ACTION ITEM:
Skip the images and copy each record exactly as written.

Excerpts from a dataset
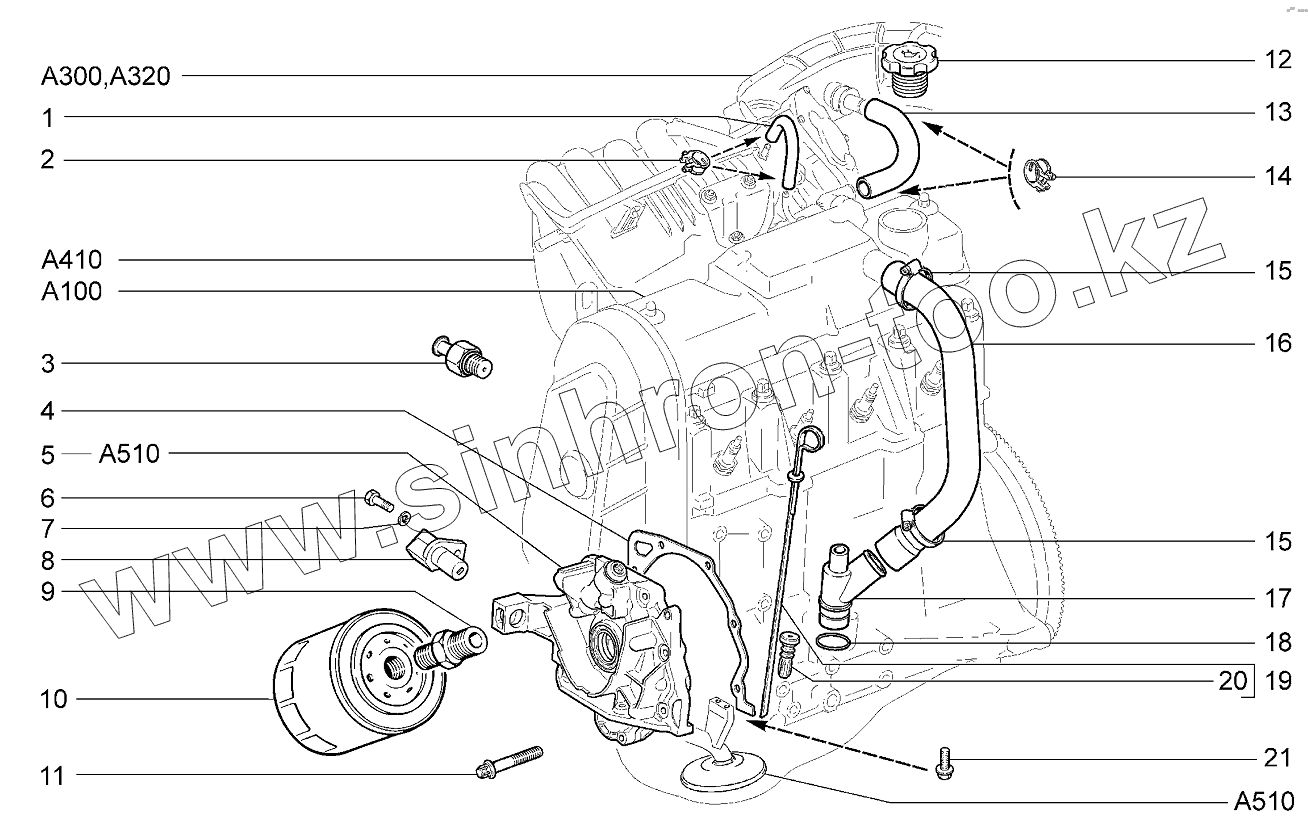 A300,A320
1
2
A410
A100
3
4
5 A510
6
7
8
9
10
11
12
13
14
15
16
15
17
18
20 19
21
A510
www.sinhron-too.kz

EXPECTED ANSWER:
 A300,A320
1
2
A410
A100
3
4
5 A510
6
7
8
9
10
11
12
13
14
15
16
15
17
18
20 19
21
A510
www.sinhron-too.kz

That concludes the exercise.